Exercise text:
----------------------------------------

Political unrest as creative fuel
Takeaways from the 10th edition of Dynamic/MTL
The most recent edition of Dynamic/MTL took a turn for the political. With the rise of right-wing populism in Europe and the uncertainty and fear surrounding Trump’s presidency, we felt it was timely to examine our role in times of political change. Where do personal beliefs and values intersect with work? Or should we check our beliefs at the proverbial office door, and simply focus on making design great again?
Our panel on January 23rd featured the Montreal-based artist MissMe, VICE Political News Correspondent Justin Ling, and Jennifer Daniel, currently Creative Director at Google, but most well known for her outspoken critiques of the design / tech bubble. Rather than break down their talks one by one, I thought it would be more interesting to present the core issues as discussed last Monday.

----------------------------------------

Data segment:

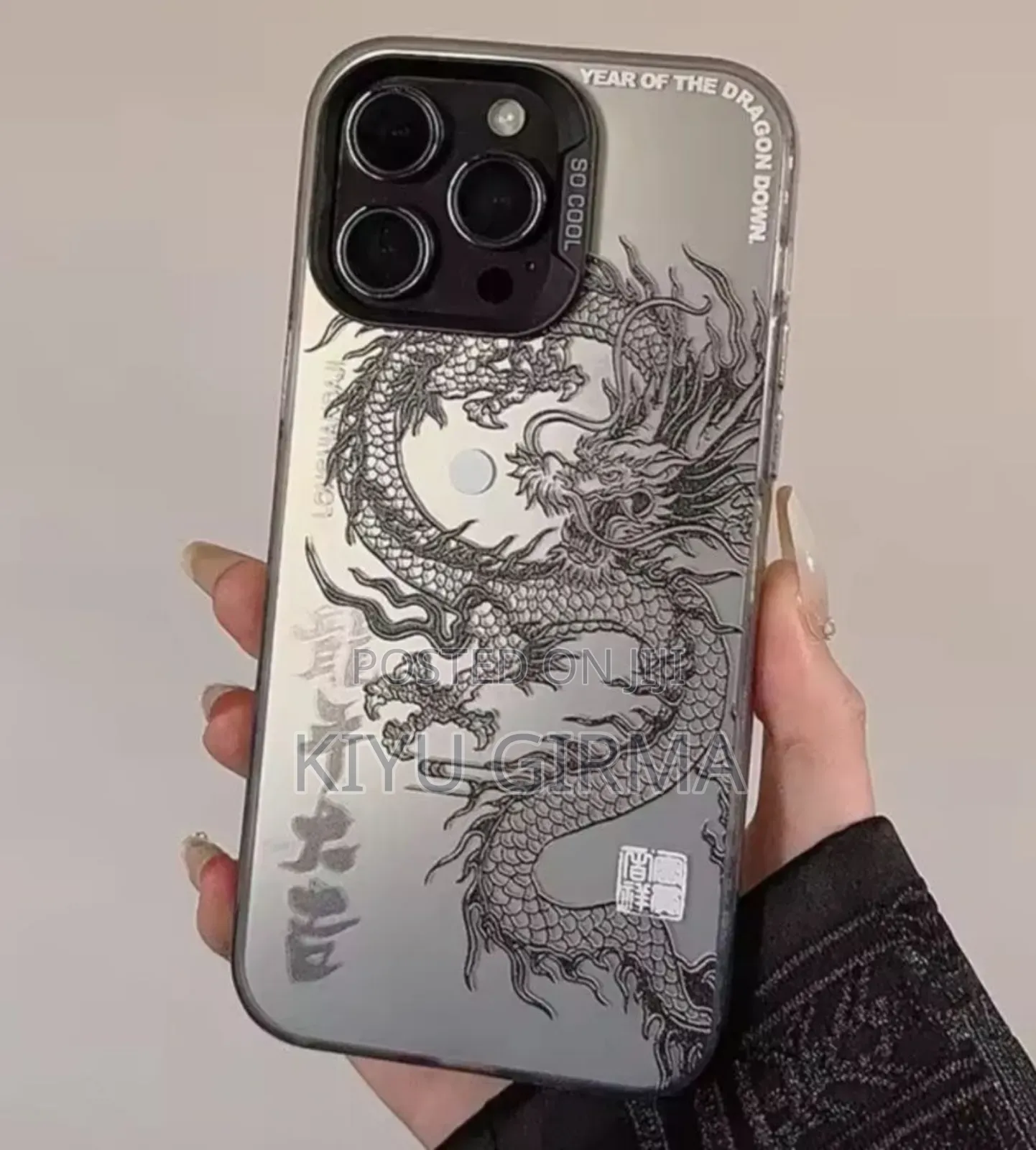 Phone Cover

----------------------------------------

Exercise details: According to the Dynamic/MTL article, on what date was the panel held? Use only the Dynamic/MTL article as your source.

Solution for this problem: January 23rd